Un estudiante universitario llega al final del semestre con un proyecto que lo ha desvelado. Ha trabajado semanas con su grupo: investigaron, discutieron ideas, se equivocaron y volvieron a empezar. En la presentación final, muestra resultados y también explica qué decisiones tomaron, cómo resolvieron un conflicto de horarios, qué aprendieron sobre el tema y acerca de sí mismos. Cuando termina, su profesora le dice: “Este trabajo resume todo lo que queríamos lograr este ciclo”.
Ese momento, que se repite en cientos de aulas, no es casual. Es el resultado de un diseño educativo pensado para algo más que aprobar cursos. Porque la calidad educativa no ocurre por inercia. Se construye desde el principio, se enfoca en cómo organizamos los aprendizajes, cómo los acompañamos y qué tipo de personas queremos formar. Creemos que educar bien es diseñar bien: con visión, coherencia y propósito.
Durante mucho tiempo, la educación superior operó como un conjunto de esfuerzos aislados. Cada facultad definía sus propios caminos, sin mirar la universidad como un todo. Hoy, eso es insuficiente. En un mundo complejo y cambiante, las universidades necesitan una brújula común. Por eso, hemos rediseñado nuestros planes de estudio con base en un modelo por competencias: una forma clara de decir qué capacidades necesita desarrollar un estudiante a lo largo de su formación.

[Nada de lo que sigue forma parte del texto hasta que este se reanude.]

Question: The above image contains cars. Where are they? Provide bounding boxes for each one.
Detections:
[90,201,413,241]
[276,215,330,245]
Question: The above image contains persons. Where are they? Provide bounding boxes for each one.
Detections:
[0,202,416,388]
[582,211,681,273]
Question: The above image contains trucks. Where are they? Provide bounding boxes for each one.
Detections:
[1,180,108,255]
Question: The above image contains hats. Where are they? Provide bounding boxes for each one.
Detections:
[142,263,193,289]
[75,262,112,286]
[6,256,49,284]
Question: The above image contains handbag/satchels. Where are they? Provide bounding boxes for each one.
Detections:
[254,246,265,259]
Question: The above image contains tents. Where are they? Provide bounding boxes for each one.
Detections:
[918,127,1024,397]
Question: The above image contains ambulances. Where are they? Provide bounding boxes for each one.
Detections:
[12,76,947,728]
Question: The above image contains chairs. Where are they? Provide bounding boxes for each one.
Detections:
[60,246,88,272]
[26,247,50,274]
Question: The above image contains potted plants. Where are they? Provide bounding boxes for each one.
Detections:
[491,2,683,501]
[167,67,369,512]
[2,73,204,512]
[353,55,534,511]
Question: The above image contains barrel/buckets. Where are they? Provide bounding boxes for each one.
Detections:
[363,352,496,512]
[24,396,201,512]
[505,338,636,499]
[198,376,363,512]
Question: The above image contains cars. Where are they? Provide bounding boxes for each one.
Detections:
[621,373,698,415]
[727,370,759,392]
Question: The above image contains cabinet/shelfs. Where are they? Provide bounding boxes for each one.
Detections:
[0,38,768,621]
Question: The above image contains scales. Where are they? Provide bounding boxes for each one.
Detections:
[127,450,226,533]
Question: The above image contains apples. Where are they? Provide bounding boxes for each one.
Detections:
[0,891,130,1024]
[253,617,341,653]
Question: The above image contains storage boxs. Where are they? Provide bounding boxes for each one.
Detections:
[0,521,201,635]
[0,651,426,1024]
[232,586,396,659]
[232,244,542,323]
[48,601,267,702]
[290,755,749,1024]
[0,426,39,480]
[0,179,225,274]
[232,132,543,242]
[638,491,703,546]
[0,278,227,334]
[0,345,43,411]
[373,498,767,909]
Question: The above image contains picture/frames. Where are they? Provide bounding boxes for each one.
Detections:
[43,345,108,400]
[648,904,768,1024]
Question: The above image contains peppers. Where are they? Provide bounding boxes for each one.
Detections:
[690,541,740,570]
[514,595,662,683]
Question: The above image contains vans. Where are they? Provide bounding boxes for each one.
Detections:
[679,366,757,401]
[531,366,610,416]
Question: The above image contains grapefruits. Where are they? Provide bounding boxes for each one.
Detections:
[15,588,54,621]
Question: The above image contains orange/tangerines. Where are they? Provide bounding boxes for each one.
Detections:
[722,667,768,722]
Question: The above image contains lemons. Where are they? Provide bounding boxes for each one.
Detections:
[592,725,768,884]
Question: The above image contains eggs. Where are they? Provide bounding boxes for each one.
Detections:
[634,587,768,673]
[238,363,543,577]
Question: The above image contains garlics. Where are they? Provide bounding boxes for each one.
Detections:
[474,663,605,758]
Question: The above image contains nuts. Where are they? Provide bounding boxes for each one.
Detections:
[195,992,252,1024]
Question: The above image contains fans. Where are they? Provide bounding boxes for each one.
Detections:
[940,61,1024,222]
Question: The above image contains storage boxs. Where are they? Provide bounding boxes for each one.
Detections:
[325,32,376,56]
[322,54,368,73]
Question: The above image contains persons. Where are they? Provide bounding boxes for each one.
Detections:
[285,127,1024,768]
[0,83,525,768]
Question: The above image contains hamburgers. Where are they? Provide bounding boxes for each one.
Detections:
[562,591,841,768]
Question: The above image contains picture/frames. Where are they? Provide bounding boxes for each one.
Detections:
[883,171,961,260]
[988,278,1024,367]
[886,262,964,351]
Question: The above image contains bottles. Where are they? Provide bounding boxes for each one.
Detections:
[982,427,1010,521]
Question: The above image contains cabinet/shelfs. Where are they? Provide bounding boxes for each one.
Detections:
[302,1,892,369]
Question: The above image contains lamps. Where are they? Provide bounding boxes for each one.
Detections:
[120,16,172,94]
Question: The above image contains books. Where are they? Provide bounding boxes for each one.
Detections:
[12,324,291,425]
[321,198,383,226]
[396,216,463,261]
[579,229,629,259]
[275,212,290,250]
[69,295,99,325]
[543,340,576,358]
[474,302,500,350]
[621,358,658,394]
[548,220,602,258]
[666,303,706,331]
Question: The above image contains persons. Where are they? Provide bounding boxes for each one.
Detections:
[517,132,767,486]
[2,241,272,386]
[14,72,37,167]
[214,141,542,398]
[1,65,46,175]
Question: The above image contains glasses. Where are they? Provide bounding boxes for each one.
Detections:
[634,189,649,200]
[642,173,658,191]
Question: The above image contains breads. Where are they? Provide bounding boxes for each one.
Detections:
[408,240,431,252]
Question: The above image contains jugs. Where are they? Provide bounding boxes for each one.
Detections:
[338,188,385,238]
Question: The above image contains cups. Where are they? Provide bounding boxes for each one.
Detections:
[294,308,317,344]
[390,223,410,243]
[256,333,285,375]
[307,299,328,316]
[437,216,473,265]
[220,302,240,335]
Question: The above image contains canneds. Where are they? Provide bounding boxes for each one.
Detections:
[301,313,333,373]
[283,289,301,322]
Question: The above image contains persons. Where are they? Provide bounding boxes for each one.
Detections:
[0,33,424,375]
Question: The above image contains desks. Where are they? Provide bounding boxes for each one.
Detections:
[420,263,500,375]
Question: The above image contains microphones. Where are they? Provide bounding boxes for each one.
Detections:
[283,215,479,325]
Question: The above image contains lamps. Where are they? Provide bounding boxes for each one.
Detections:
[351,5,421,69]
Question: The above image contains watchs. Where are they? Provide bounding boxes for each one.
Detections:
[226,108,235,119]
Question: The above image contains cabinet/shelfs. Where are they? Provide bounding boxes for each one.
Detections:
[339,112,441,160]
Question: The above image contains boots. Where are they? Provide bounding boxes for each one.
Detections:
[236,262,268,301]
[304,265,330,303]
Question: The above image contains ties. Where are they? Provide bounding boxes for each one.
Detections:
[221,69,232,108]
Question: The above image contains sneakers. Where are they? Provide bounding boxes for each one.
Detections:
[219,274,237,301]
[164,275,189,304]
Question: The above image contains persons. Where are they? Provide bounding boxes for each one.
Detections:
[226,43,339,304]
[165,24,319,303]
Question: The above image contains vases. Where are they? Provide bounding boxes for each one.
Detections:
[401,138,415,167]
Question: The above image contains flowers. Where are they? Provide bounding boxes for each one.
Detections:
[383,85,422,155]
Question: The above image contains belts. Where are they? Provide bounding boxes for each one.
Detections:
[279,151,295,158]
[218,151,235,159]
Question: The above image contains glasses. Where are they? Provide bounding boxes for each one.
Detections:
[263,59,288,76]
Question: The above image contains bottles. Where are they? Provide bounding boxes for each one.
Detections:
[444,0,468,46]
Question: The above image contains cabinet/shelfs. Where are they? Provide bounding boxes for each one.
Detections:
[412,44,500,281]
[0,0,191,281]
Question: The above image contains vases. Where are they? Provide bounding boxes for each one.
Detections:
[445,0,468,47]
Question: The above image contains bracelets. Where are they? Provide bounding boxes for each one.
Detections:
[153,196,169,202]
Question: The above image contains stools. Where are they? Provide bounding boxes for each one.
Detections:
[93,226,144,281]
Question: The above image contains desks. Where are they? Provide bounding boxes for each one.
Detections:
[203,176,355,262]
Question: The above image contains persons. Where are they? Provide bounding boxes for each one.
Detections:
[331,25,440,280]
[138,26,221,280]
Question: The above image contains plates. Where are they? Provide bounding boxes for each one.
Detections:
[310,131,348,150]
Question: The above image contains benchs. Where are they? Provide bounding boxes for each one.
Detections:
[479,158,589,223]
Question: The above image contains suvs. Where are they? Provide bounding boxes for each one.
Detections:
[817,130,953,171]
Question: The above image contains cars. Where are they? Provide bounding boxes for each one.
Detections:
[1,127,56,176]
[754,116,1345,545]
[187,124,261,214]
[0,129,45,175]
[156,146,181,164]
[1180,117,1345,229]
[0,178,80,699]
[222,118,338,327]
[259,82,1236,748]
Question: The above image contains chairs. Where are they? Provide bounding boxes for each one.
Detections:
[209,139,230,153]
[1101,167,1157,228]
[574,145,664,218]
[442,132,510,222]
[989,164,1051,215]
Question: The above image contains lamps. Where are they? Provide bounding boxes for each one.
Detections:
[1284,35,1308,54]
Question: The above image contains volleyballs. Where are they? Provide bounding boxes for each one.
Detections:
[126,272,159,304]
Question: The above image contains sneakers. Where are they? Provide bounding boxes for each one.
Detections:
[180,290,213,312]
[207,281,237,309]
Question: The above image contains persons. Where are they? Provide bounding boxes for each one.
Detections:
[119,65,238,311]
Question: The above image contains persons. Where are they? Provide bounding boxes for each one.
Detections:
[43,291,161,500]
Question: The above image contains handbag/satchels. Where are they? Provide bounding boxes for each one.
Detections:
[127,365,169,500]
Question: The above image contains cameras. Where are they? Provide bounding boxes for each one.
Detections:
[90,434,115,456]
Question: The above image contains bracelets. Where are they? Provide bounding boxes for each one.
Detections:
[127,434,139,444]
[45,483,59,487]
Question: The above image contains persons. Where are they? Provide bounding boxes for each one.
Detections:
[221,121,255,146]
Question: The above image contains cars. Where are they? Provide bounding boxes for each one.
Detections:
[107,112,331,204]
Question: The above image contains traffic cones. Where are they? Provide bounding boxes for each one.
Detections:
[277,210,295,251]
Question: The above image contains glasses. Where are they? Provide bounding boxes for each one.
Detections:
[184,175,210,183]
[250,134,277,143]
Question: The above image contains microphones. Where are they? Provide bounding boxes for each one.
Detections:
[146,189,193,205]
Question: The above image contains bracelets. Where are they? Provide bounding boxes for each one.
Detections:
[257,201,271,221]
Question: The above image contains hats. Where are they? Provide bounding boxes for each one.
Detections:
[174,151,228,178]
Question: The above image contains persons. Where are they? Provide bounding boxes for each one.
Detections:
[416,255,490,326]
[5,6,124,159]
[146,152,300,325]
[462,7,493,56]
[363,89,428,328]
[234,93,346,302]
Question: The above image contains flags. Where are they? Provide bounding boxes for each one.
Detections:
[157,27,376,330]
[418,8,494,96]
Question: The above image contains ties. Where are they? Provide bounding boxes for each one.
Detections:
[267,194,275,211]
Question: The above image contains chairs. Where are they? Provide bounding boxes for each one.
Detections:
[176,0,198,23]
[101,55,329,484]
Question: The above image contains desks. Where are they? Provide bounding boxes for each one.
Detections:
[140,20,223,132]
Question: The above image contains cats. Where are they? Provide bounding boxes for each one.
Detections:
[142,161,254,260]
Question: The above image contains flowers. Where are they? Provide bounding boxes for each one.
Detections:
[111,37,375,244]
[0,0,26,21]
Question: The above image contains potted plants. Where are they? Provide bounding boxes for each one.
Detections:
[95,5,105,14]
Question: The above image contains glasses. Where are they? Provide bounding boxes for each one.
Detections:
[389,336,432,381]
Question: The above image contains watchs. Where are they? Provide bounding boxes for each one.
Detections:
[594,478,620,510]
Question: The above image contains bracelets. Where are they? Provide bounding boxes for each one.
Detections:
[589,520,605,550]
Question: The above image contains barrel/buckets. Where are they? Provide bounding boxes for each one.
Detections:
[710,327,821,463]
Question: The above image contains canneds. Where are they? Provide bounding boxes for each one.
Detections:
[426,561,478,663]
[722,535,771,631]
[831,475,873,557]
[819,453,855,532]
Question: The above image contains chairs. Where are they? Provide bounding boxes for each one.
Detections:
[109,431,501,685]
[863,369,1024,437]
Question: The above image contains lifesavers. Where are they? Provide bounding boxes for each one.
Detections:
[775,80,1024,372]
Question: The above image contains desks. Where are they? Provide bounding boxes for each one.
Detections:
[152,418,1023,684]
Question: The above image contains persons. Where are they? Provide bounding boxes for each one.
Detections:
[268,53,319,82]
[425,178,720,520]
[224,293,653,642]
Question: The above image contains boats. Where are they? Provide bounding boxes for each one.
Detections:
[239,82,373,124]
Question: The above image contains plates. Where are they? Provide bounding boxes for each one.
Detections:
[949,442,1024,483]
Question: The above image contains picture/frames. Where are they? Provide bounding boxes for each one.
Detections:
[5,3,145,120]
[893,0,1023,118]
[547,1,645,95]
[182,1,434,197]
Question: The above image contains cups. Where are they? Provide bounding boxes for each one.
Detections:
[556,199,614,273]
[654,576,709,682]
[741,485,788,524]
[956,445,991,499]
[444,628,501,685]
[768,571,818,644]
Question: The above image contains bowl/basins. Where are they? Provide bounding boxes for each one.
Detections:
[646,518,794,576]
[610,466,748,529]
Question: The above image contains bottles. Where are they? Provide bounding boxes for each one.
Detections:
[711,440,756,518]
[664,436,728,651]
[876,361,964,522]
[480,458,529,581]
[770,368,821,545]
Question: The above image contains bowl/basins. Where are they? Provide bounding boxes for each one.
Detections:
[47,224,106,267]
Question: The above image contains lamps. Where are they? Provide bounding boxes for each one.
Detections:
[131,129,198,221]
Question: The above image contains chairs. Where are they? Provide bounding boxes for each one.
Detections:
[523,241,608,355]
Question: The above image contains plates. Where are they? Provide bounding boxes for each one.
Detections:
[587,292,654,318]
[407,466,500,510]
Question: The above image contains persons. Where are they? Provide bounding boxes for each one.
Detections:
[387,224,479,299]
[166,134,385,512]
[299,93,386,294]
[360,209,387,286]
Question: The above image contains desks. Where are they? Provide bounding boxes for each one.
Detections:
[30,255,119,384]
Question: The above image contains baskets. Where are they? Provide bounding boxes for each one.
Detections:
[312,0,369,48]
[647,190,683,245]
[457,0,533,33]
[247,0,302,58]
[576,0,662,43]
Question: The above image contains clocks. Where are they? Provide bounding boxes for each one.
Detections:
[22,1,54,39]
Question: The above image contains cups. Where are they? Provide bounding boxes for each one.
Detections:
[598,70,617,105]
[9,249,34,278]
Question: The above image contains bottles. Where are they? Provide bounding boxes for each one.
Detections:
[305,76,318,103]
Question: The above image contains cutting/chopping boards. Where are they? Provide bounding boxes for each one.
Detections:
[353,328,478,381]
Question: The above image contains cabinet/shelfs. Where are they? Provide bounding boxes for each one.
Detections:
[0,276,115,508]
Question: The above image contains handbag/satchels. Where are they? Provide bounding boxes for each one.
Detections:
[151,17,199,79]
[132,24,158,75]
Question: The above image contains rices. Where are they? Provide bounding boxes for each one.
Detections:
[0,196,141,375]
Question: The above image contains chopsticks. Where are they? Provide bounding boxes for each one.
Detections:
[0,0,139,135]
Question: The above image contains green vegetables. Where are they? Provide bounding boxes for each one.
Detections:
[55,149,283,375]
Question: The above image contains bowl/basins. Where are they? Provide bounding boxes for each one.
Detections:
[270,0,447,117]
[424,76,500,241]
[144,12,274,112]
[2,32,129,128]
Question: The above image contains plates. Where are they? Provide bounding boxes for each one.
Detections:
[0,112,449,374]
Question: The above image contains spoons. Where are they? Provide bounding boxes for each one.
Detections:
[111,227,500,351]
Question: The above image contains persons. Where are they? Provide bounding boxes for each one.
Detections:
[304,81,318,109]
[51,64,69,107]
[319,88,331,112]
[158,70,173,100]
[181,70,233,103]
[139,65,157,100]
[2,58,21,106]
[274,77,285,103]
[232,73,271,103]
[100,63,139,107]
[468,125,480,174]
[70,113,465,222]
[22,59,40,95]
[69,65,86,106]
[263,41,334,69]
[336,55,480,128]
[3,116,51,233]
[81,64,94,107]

Nuestro modelo gira en torno a ocho competencias genéricas que atraviesan la vida universitaria: pensamiento crítico, comunicación efectiva, solución de problemas, trabajo colaborativo, investigación, comportamiento ético, autogestión del aprendizaje y pensamiento sistémico. No se enseñan en una sola clase: están presentes cuando se redacta un ensayo, se defiende una propuesta, se trabaja en equipo, se toman decisiones difíciles. Están ahí cuando el aprendizaje trasciende el aula.
Pero hablar de calidad también es hablar de realismo. Sabemos que una formación exigente no puede desentenderse del bienestar del estudiante. Debido a ello, creamos una herramienta que pocas universidades tienen: el índice de carga curricular, que nos permite evaluar si la cantidad de trabajo por ciclo es razonable y si el ritmo de aprendizaje es sostenible. Porque aprender no debe ser un desgaste, sino una experiencia que inspire, que rete y que haga crecer con sentido.
La innovación, en este enfoque, no es solo tecnológica. Pues está, además, en una evaluación clara, en un horario que respeta los tiempos de descanso, en una clase que conecta teoría con realidad. Asimismo, innovar es humanizar la enseñanza.
En la Universidad de Lima, entendemos que formar buenos profesionales implica educar a personas conscientes, responsables y comprometidas con su entorno. Así, cuando hablamos de calidad educativa, pensamos en estándares o indicadores y también nos referimos a historias como la de ese estudiante que, al final del ciclo, se da cuenta de cuánto ha crecido. Porque cuando el diseño está bien hecho, la transformación no solo ocurre: se vuelve visible.
Este enfoque integral, en el que la visión estratégica y el compromiso con el bienestar de la comunidad universitaria se entrelazan, es lo que nos permite no solo responder a las exigencias del presente, sino también anticipar los desafíos del futuro. Es una promesa constante de valor y pertinencia para nuestros estudiantes y para la sociedad peruana.